The Sensex and Nifty moved placidly in a very narrow band resulting in a doji formation in the weekly Sensex chart. Headline inflation rising to a 10-month high of 7.8 per cent in September and the political turbulence caused by the scam involving DLF and the Congress Chief’s son-in-law helped keep stock prices under check.

News out of Europe was positive with European Union leaders agreeing to set up a banking supervisor for the Eurozone to ward off a crisis in future.

Volumes were subdued in both cash as well as derivative segment. FIIs continued to nibble at stocks. Open interest in derivatives has reached Rs 1,63,000 crore implying that the F&O expiry scheduled for Thursday could be quite interesting.

Oscillators in the daily chart have moved in to the negative zone reversing the short-term trend downward. The monthly oscillators are however slightly positive. Both Sensex and Nifty are placed well above their 50 as well as 200-day moving averages. The indices are also above their February peaks. Breach of this peak is the first signal of an impending trend reversal.

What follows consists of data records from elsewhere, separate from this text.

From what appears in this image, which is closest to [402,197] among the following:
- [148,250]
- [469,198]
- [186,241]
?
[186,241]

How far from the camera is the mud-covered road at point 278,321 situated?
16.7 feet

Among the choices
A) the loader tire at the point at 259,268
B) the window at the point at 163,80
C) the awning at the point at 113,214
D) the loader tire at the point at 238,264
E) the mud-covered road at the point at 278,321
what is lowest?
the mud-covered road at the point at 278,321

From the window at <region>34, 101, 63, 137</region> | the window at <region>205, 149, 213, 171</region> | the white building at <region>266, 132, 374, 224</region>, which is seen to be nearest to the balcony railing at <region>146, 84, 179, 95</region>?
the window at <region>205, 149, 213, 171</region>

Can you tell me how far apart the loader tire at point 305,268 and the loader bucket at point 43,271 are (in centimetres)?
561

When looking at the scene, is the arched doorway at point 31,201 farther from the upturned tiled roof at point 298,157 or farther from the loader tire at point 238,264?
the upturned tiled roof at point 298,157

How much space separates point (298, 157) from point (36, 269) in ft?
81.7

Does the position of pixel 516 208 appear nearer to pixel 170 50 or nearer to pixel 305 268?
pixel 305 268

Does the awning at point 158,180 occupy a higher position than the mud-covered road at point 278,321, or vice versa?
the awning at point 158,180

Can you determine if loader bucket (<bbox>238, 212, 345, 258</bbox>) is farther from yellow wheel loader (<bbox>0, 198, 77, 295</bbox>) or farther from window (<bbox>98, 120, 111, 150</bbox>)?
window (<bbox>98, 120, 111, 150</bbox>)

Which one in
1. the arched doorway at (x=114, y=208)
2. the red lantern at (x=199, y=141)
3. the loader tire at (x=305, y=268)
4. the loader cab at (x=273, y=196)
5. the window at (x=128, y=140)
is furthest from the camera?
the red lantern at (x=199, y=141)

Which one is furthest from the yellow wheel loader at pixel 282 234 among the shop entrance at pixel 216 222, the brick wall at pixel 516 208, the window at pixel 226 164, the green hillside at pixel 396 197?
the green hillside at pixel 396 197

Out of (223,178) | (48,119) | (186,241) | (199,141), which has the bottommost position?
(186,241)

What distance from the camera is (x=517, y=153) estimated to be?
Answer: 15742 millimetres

Stocks could continue to tread water in the truncated week ahead. Trading is also expected to be thin as market participants take off in the early part of the week. The F&O expiry scheduled next Thursday could keep traders edgy.

Sensex (18,682.3)

The sideways move in the band between 18,530 and 18,800 appears to be the distribution phase before the index takes one more step lower. Sensex could slip lower to 18,442 or 18,218. Short term investors can watch out for the support around 18,200. If this level is breached, the decline can extend to 17,854.

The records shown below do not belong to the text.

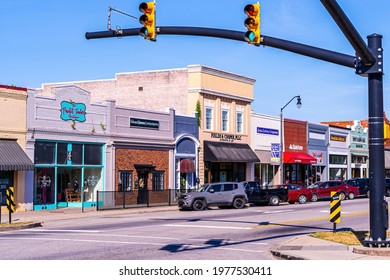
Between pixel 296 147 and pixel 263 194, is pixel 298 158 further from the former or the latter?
pixel 263 194

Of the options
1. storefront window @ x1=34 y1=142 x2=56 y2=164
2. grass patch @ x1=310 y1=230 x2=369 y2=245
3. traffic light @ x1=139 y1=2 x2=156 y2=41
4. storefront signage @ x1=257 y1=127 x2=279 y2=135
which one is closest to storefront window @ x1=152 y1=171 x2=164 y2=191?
storefront window @ x1=34 y1=142 x2=56 y2=164

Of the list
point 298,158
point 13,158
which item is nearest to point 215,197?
point 13,158

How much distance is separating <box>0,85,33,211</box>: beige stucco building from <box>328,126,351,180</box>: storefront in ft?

Key short-term resistance is at 18,912. Short-term outlook will remain negative as long as the index trades below this level. But break above this level will mean that the index can head to 19,134.

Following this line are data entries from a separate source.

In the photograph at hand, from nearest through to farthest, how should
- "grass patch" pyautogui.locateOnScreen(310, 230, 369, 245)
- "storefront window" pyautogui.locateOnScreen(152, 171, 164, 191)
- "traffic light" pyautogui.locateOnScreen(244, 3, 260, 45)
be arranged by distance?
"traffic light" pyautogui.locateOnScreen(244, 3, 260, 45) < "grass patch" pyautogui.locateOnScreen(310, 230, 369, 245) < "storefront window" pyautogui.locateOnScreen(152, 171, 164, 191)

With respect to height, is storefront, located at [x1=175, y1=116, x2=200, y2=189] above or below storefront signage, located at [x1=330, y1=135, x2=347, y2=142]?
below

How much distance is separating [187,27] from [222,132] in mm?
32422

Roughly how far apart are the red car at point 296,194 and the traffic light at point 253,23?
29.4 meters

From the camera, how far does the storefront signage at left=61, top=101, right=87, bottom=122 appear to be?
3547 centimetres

Medium term target on break above 19,134 would be 19,504.

Our medium-term view has not been altered yet since the index did not decline further last week. Medium-term trend stays positive for the index.

But the index is currently reversing lower from the key medium-term target zone between 18,800 and 19,150. It is possible that a significant peak is already behind us. But we can determine that the medium-term trend has reversed only when the index closes below 17,000.

Nifty (5,684.2)

Nifty moved in a tight band between 5,636 and 5,722 last week. This move appears to be the second wave of the downtrend from 5,815 peak with the third wave down set to drag the index down to 5,663 or 5,596 in the week ahead. Traders can go short in rallies with a stop at 5,750.

Key short-term resistance is pegged at 5,745. Short term outlook will reverse on a move above this level, paving the way for a rally to 5,818. The index will face strong resistance around the previous peak at 5815.

A sharp move above this level will give the next medium term target of 5,933.

Medium term trend in the index continues to be positive and the index needs to close below 5,420 to make this view negative.

Global cues

Global stock markets did not make any headway last week and closed on a slightly bearish note. Quarterly earnings dominated proceedings on global markets too. There was a sell-off in US stocks on Friday after McDonald and General Electric reported earnings that fell short of forecasts.

CBOE Volatility Index spiked higher on Friday as US investors rushed to take some profits. This index has been however moving sideways in the band between 13.5 and 17 since the beginning of September.

That this band is positioned close to the index’s long-term support at 13 implies that the mood among US investors continues to be gung-ho.

This trend is also reflected in the Dow Jones Industrial Average. The index has been moving sideways in the band between 13,300 and 13,650 since early September. The medium-term trend in this index is up since the low of 12,035 formed in June. A close below 13,000 is required to reverse the medium-term trend downward.

But the fact that the index is struggling to move past the resistance at 13,650 implies that investors need to stay cautious until this level is surpassed.